Conservative Leader Pierre Poilievre, left, and Prime Minister Justin Trudeau. Photo at left from Facebook, right from CNS

We all need to watch our words

By 
  • May 16, 2024

Wacko. Liar. Cheater. Predator.

Recent headlines shine the spotlight on a growing trend polluting our public spaces: name-calling, accusations, put-downs, swearing and other forms of abusive language hurled at those we think are wrong or have failed us.

During what should be civilized debate, Conservative Party of Canada leader Pierre Poilievre calls Justin Trudeau a “wacko Prime Minister,” refusing four times to withdraw the remark unless he could instead use the words “extremist” or “radical” to describe the Canadian leader.

Around the same time, Liberal MP Pam Damoff announced she won’t run in the next election due to the “disrespectful dialogue” and violent words she routinely encounters: “The threats and misogyny I have experienced as a member of Parliament are such that I often fear going out in public, and that is not a sustainable or healthy way to live.”

Meanwhile, speculation continues on the motive for the shooting of Drake’s security guard at his Toronto mansion. Many believe the Canadian rap singer’s war of words with American musician Kendrick Lamar might have contributed to the incident.

In their songs’ lyrics, the two have been accusing each other of a variety of misdeeds including infidelity, domestic abuse and relations with underage girls.

Lest we think such incivility is confined to the world of national politicians and international rap stars, there are stark indications disrespectful speech and actions pervade everywhere.

An increasing number of government offices, health-care centres, banks, retail outlets and other workplaces are posting signs warning against harassment, intolerance and verbal and physical abuse. That these posters need to state the obvious is a sad commentary of how far our society has sunk in the way we treat one another.

Indeed, professionals who provide vital services to a wide range of people have become targets for verbal mistreatment.

For instance, according to a 2024 Statista survey, 89 per cent of nurses polled across Canada report having been verbally abused by clients in the past year, with 79 per cent experiencing bullying from clients and 69 per cent being verbally abused by colleagues.

For politicians, death threats and hateful language are two of the many abuses that are “a ‘routine’ part of being a politician,” according to The Hill Times newspaper.

The first of the paper’s three-part investigation, launched May 10, details the horrific vitriol aimed at MPs, particularly women, people of colour and religious minorities.

Not surprisingly, such working conditions don’t bode well for employee retention. A Canadian Nursing Association brief submitted to the Standing Committee on Health in 2019 notes 60 per cent of new nurses resign within six months from their first place of employment if they experienced workplace violence, which includes verbal abuse. Half of these nurses leave nursing altogether, says the brief. Similarly, MPs like Damoff are driven away.

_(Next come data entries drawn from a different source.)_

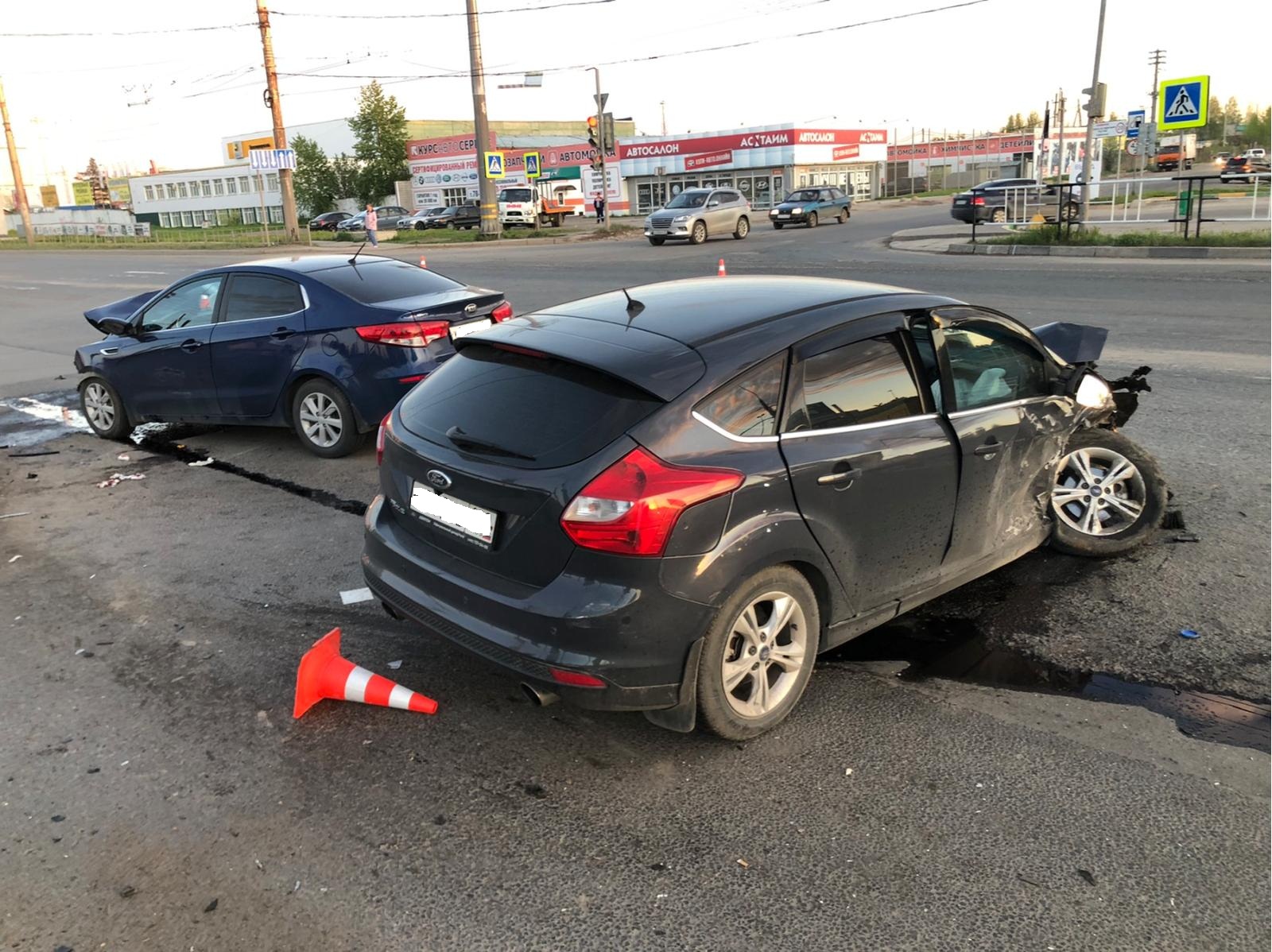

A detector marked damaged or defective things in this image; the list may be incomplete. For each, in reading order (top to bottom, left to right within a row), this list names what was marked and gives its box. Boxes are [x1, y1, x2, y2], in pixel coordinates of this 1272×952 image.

damaged ford focus [363, 280, 1170, 741]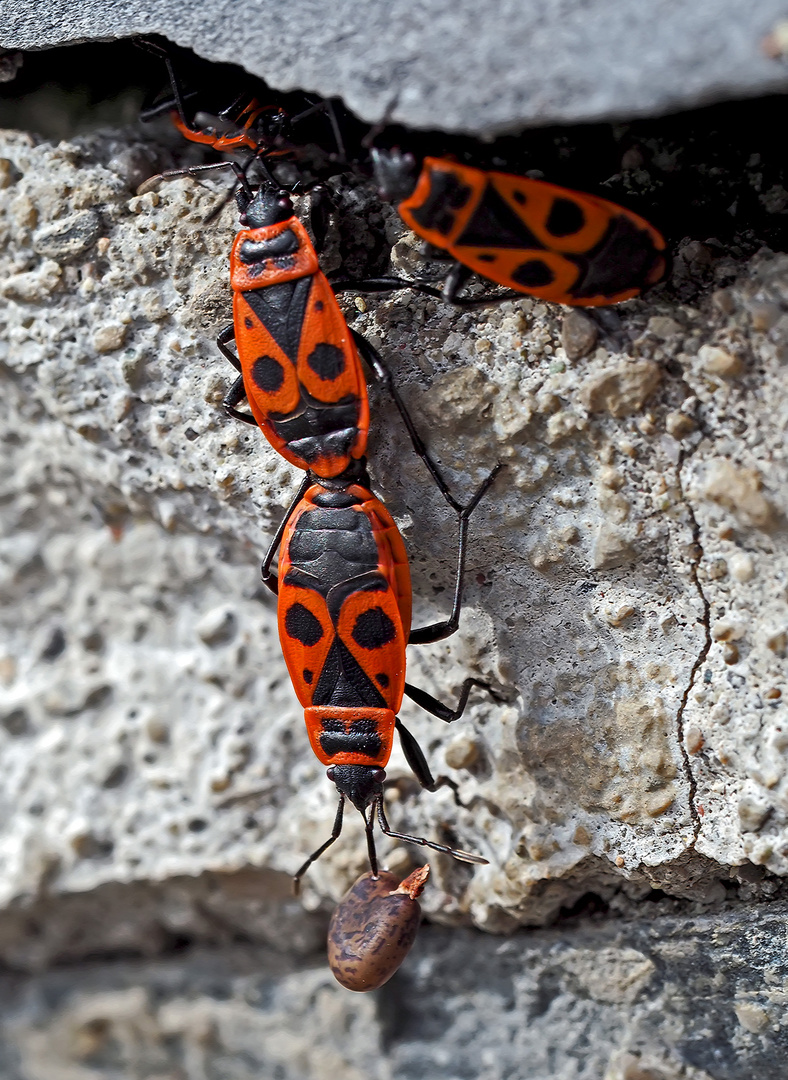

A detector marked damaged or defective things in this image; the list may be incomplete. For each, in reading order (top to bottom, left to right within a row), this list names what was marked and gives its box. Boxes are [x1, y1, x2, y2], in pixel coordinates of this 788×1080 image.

concrete crack [672, 442, 716, 848]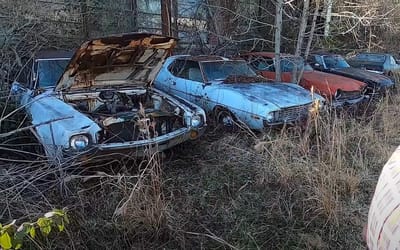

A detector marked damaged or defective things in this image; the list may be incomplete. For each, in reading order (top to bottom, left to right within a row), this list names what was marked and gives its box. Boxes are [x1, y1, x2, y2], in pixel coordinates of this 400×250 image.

abandoned blue car [10, 33, 206, 162]
broken windshield [200, 60, 256, 81]
abandoned blue car [154, 54, 324, 129]
rusted orange car [239, 52, 368, 107]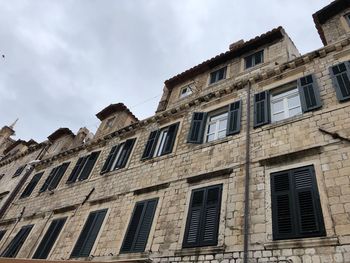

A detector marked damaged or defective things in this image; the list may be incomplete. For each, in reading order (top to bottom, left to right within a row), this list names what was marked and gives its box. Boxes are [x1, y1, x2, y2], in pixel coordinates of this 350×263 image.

rusty drainpipe [0, 143, 49, 220]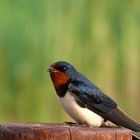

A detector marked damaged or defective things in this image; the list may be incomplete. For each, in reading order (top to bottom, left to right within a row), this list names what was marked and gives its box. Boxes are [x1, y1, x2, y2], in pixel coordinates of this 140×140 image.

rusty metal surface [0, 123, 132, 139]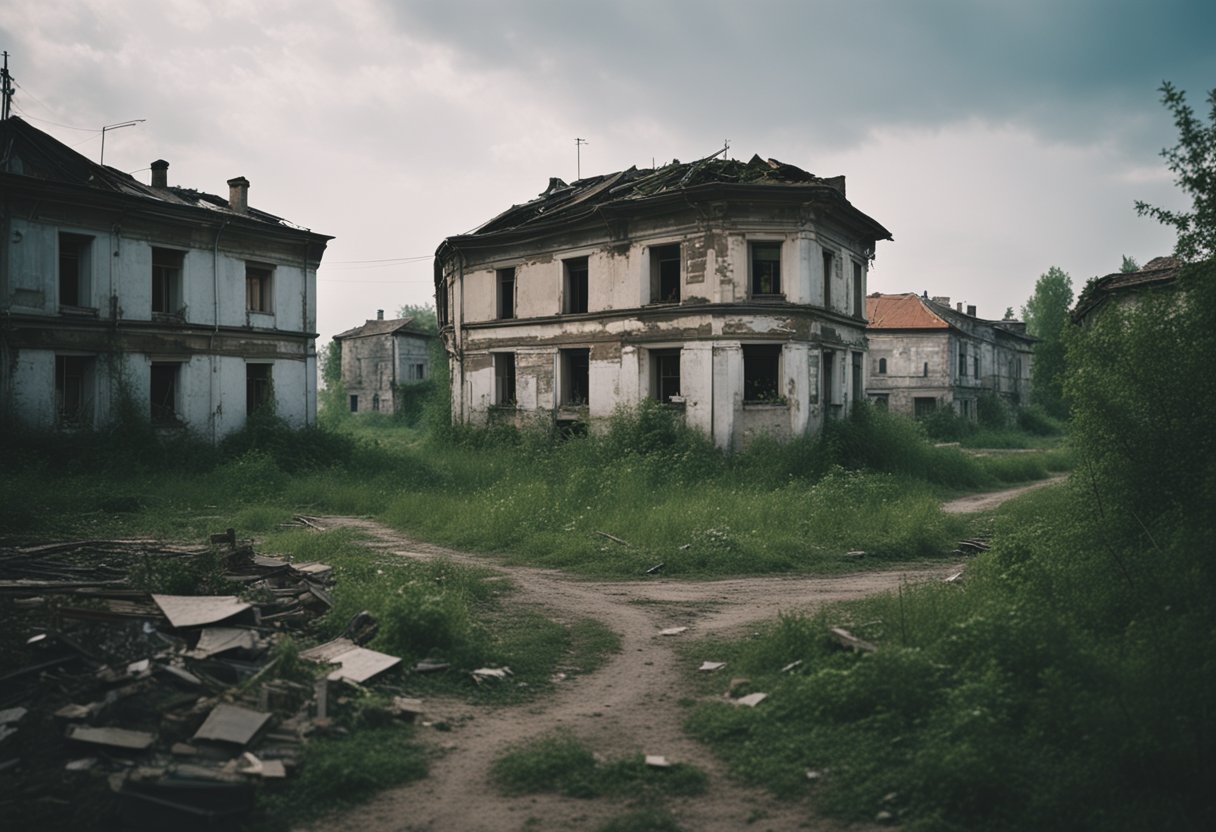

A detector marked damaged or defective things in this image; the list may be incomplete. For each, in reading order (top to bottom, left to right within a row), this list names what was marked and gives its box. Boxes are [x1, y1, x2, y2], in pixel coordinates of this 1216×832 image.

broken window [57, 231, 92, 308]
broken window [150, 246, 183, 316]
broken window [243, 265, 272, 313]
broken window [496, 267, 515, 321]
broken window [561, 255, 586, 313]
broken window [651, 245, 680, 304]
broken window [749, 242, 778, 296]
broken window [55, 355, 93, 425]
broken window [149, 364, 179, 425]
broken window [244, 364, 271, 416]
broken window [491, 350, 515, 406]
broken window [559, 347, 588, 406]
broken window [651, 350, 680, 403]
broken window [739, 340, 778, 398]
broken concrete slab [154, 593, 254, 627]
broken concrete slab [190, 700, 269, 749]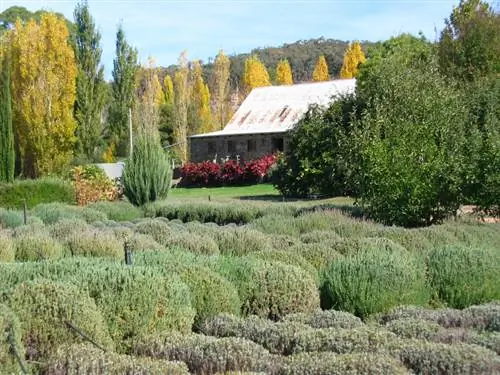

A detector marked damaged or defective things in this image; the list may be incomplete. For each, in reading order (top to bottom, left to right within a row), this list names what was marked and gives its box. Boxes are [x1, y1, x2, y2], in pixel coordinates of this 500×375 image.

rusty roof [189, 78, 358, 139]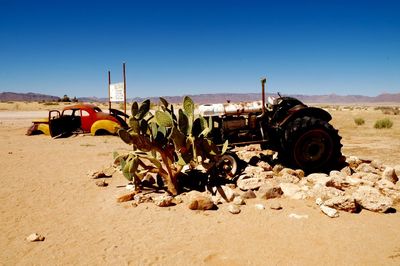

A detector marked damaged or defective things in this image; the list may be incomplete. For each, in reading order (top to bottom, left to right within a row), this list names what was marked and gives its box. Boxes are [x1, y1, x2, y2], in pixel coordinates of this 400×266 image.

abandoned red car [27, 103, 128, 138]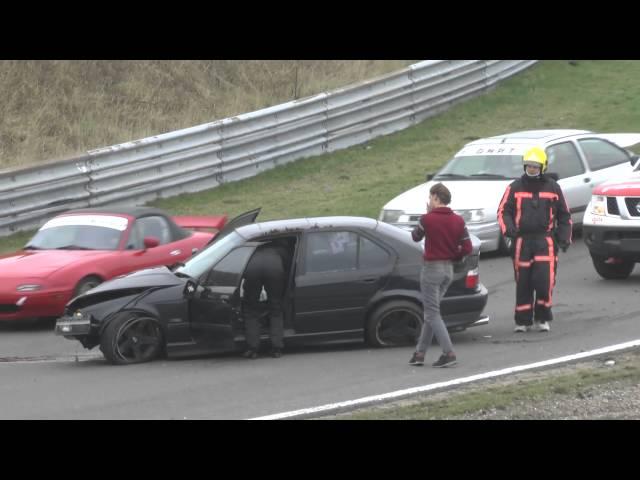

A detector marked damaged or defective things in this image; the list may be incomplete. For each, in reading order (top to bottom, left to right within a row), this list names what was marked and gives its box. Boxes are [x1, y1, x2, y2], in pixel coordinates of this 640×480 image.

crumpled front hood [382, 180, 512, 218]
damaged black hatchback [57, 209, 492, 364]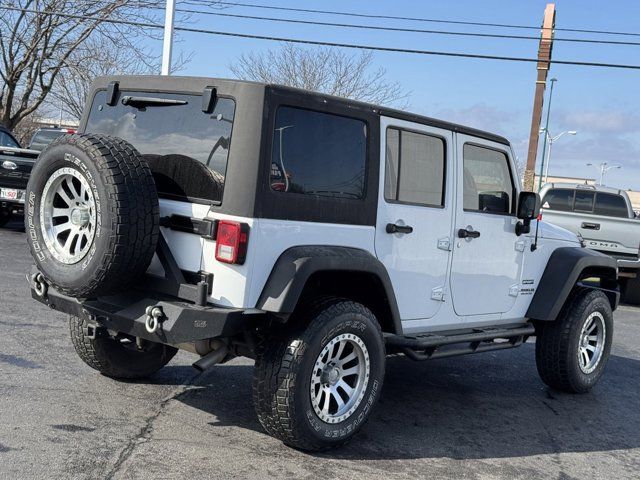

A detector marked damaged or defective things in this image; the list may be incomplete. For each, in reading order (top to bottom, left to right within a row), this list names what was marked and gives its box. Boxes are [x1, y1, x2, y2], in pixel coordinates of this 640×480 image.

cracked pavement [1, 218, 640, 480]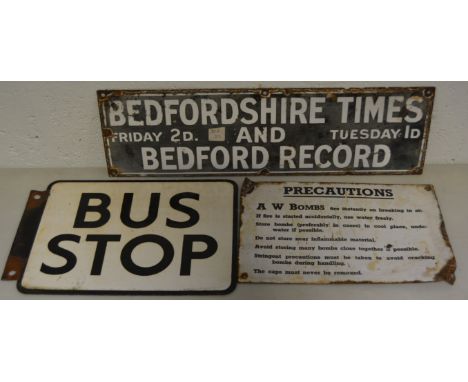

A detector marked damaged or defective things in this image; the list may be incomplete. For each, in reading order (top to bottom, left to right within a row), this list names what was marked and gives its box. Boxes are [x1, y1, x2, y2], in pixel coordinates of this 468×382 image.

rusty metal edge [96, 86, 436, 178]
rusty metal edge [2, 190, 48, 280]
rusty metal edge [236, 179, 456, 284]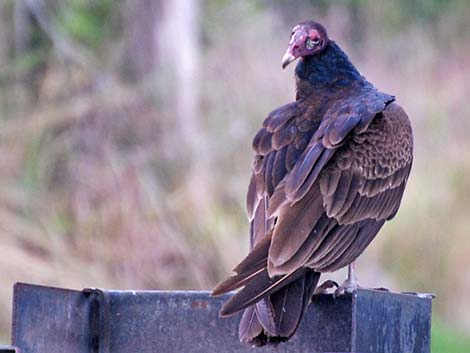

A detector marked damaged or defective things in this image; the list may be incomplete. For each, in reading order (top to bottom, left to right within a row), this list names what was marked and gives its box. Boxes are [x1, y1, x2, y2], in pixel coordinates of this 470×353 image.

rusty metal surface [11, 284, 432, 352]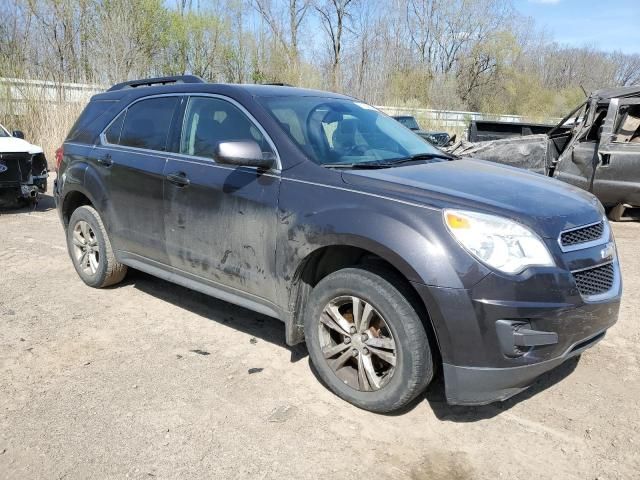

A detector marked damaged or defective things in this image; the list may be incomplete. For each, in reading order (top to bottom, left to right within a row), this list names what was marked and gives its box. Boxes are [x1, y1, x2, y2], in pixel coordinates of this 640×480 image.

damaged vehicle [0, 124, 48, 206]
wrecked truck [0, 124, 48, 206]
damaged vehicle [390, 115, 450, 146]
wrecked truck [448, 86, 640, 219]
damaged vehicle [448, 87, 640, 220]
damaged vehicle [56, 75, 620, 412]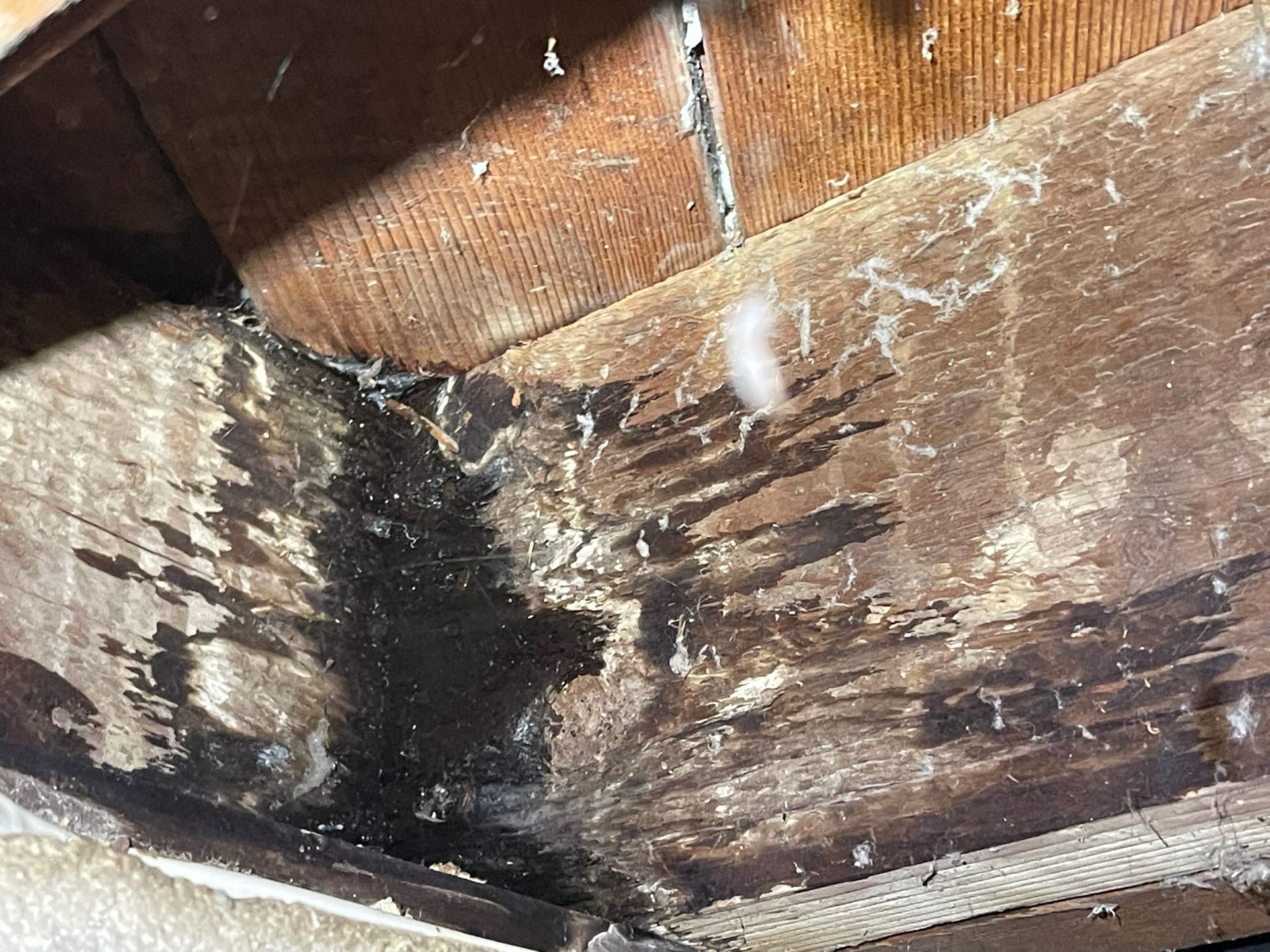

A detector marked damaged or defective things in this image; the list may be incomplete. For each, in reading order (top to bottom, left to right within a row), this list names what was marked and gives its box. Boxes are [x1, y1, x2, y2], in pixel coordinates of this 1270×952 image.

water damaged wood [421, 7, 1270, 944]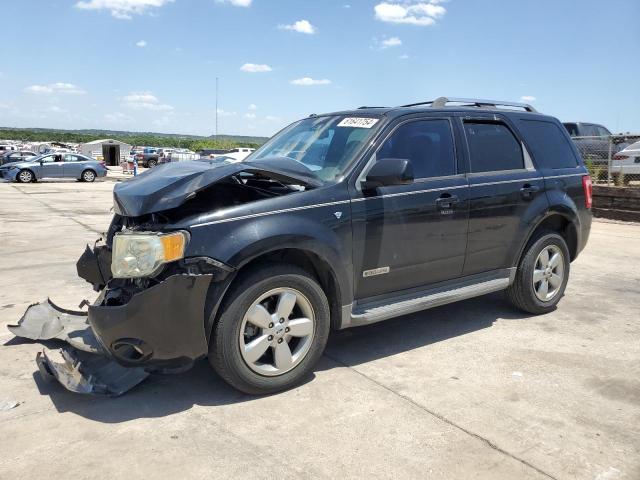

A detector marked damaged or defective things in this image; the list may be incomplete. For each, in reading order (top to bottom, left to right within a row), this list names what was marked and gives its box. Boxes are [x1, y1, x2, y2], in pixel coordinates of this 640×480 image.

crumpled hood [112, 157, 322, 217]
exposed headlight [111, 232, 188, 280]
broken headlight lens [111, 232, 188, 280]
detached bumper piece [36, 346, 149, 396]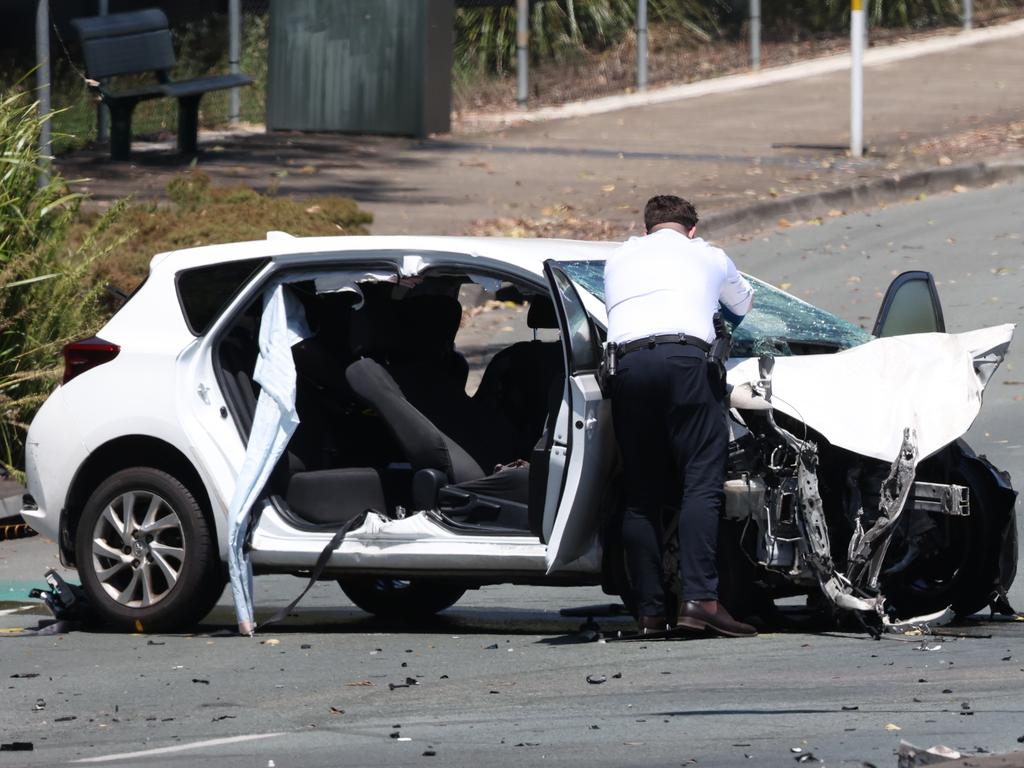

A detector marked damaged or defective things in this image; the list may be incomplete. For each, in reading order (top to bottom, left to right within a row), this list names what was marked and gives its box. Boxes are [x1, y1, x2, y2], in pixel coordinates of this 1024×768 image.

shattered windshield [561, 257, 872, 356]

We need dedicated, skilled nurses to take care of us. We need caring, insightful politicians to lead us. We need artists, restaurant servers and all workers to enrich our lives, and we need to provide the same types of support for others.

Words are containers of power. They can hurt or heal, bless or curse, lift up or tear down. Marriages are broken and friendships are lost when reactionary, impulsive words spin out of control in the heat of the moment.

A number of Scriptures describe the power of words and exhortations of how we are responsible for every idle word that escapes our lips. As Jesus says in Matthew 15:11, “It is not what enters one’s mouth that defiles that person; but what comes out of the mouth is what defiles one.”

Pope Francis is very clear on the words we use to each other. In his 2020 encyclical Fratelli Tutti (On Fraternity and Social Friendship), he quotes the Greek word chrestótes St. Paul uses to describe kindness, “an attitude that is gentle, pleasant and supportive, not rude or coarse… It involves “speaking words of comfort, strength, consolation and encouragement” and not “words that demean, sadden, anger or show scorn.’”

Even basic politeness — “excuse me,” “pardon me,” “thank you” — can go a long way to “create a healthy social atmosphere in which misunderstandings can be overcome and conflict forestalled,” writes Pope Francis.

Using non-inflammatory words doesn’t preclude us from expressing our opinions on various issues or even our dissatisfaction with others’ viewpoints, actions or behaviours. If we create an environment of respect with our words, we get our point across much more effectively than insults, which are serious blockages to the flow of communication.

Love thrives in kind, well-measured dialogue.

(Majtenyi is a public relations officer specializing in research at an Ontario university.)